Bar the sound of camera shutters, there wasn’t a sound as the faceless silhouettes of Aganovich’s third couture collection took their turn in a shaded courtyard outside the ateliers of the French couture label designed by husband-and-wife pair Nana Aganovich and Brooke Taylor.

On the surface, it was couture business as usual with a handsome mix of finely wrought tailoring and hand-tooled materials that nodded to Aganovich’s proclivity for the 19th century. One outfit was the structure of a dress and riding coat rendered in black satin ribbon. The crimson velvet devoré of a coat was developed in-house by burning away the red thread until only the contrasting green weft remained. Gauzy black flowers were made out of garbage bags sewn into puffy 3-D shapes.

The season’s reflection lay between these and the identical white dresses that obscured the face, worn by all models. Under a flurry of white satin, the outline of grasping hands could be seen.
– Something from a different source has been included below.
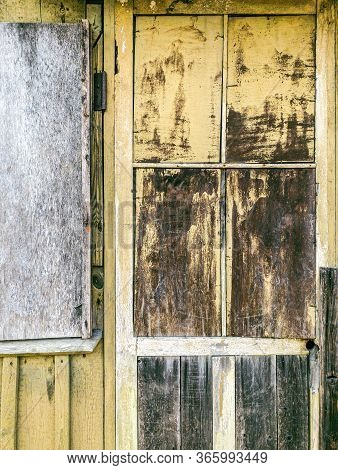 Weathered Wooden Door On Wall Of Abandoned Building With Peeling Old Paint
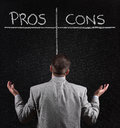 Pros and cons businessman with blackboard list of for against argument concept Stock Photography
An incongruous assortment of dollar-sign necklaces and a gold cap topped a stiffly corseted outfit. In the middle, a blue crushed velvet coat was whisked out to its return walk in a red colorway.

After the show, Aganovich and Taylor said they had explored the idea of anxieties “from society, from being a woman, for loving other designers,” and that “to reach your own thing, you have to go through them,” as inspired by “The Anxiety of Influence: A Theory of Poetry,” the 1973 book by literary critic Harold Bloom.

The white gowns, she explained, were a shape that “we spent eight years making. Even when we make crazy pieces, that’s our building block. It’s the first layer of skin. The rest is a character, what you choose to put on and become, or not,” said Aganovich.

It was, however, no maudlin collection. The models took their final turn with faces revealed. Pointing out the fabrics developed in-house as solutions to the stretched budget of an independent couture house and to the floral motifs that appeared in the latter third of the collection, Taylor said that “whatever painful story you go through — we all deal with things — in the end, flowers come back, the sun comes up.”